**WORK REQUIRED**.
Copy the text on bone surface marks starting at "Assessment of statistical" and ending at "microscopy and micro-photogrammetry.", switching "micro-photogrammetry" to "structured-light scanning" throughout.

Differentiating percussion pits and carnivore tooth pits using 3D reconstructions and geometric morphometrics.

During the end of the 20th century and the beginning of the 21st century the discussion on early human behavioral patterns revolved around the hunting versus scavenging debate. The correct identification of bone modifications, including percussion, cut and tooth marks, is a key issue within this debate. While many authors have shown that carnivore and human modifications can be easily distinguished, it is true that sometimes percussion marks without associated microstriations and tooth pits overlap morphologically, causing confusion, especially when unmodified hammerstones are used. In order to solve this equifinality problem, many investigations have focused their efforts on other pieces of evidence such as the identification of notches, fragmentation patterns and frequencies, among others. These studies, however, cannot be considered as fully conclusive. Within this paper we address the problem of equifinality when identifying percussion marks produced with unmodified hammerstones and tooth pits created by carnivores using new methodologies based on the 3D reconstruction of marks and their statistical multivariate analysis. For the purpose of this study a total of 128 marks- 39 percussion marks produced with an unmodified quartzite hammerstone, and 89 pits generated by different carnivores-were virtually modelled with the aid of a DAVID structured-light scanner SLS-2 and later analyzed by means of geometric morphometrics. Our results show that percussion marks not associated with striae fields and the pits generated by the carnivores studied here can be successfully distinguished.

Assessment of statistical agreement of three techniques for the study of cut marks: 3D digital microscope, laser scanning confocal microscopy and micro-photogrammetry.

In the last few years, the study of cut marks on bone surfaces has become fundamental for the interpretation of prehistoric butchery practices. Due to the difficulties in the correct identification of cut marks, many criteria for their description and classification have been suggested. Different techniques, such as three-dimensional digital microscope (3D DM), laser scanning confocal microscopy (LSCM) and micro-photogrammetry (M-PG) have been recently applied to the study of cut marks. Although the 3D DM and LSCM microscopic techniques are the most commonly used for the 3D identification of cut marks, M-PG has also proved to be very efficient and a low-cost method. M-PG is a noninvasive technique that allows the study of the cortical surface without any previous preparation of the samples, and that generates high-resolution models. Despite the current application of microscopic and micro-photogrammetric techniques to taphonomy, their reliability has never been tested. In this paper, we compare 3D DM, LSCM and M-PG in order to assess their resolution and results. In this study, we analyse 26 experimental cut marks generated with a metal knife. The quantitative and qualitative information registered is analysed by means of standard multivariate statistics and geometric morphometrics to assess the similarities and differences obtained with the different methodologies.

**INFORMATION SHOWN**.
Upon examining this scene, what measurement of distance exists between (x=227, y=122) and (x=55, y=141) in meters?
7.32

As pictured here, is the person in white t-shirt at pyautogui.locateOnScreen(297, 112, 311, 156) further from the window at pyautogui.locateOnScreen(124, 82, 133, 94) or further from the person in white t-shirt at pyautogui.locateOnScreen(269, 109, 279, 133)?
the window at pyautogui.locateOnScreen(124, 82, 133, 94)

==

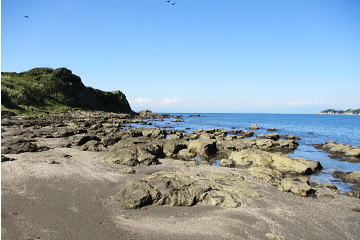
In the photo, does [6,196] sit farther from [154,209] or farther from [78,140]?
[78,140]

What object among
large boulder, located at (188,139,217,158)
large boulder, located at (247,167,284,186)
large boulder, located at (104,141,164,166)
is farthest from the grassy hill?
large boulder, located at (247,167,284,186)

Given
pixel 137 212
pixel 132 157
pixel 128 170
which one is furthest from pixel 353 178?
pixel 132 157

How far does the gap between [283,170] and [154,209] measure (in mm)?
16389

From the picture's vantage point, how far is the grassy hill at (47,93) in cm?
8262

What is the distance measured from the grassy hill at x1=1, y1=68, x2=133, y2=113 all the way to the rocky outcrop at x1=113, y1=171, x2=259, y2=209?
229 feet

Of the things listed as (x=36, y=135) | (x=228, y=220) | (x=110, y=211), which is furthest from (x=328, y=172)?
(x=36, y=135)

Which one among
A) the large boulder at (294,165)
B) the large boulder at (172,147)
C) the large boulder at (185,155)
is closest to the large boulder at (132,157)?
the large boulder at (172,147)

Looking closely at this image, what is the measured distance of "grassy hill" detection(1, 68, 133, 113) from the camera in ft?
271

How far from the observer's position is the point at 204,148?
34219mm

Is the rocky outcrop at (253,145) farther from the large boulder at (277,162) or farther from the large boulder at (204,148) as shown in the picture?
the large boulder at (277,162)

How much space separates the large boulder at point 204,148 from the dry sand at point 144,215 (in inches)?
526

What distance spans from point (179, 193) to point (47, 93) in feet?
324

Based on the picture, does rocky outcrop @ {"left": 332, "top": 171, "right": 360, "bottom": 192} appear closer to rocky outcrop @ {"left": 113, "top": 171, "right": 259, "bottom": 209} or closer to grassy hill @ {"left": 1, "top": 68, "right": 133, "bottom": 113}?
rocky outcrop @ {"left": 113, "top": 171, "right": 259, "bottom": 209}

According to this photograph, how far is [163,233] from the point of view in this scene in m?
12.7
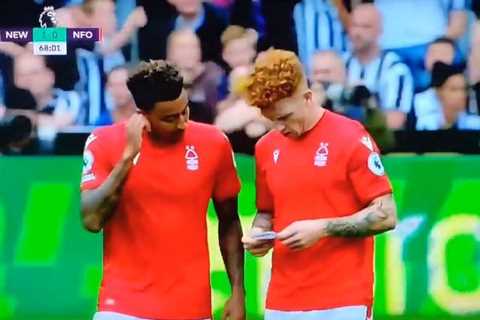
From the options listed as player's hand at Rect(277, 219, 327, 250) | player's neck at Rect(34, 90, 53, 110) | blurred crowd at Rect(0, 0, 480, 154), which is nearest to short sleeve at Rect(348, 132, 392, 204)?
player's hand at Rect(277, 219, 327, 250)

**EXPECTED ANSWER**.
Assessment of statistical agreement of three techniques for the study of cut marks: 3D digital microscope, laser scanning confocal microscopy and structured-light scanning.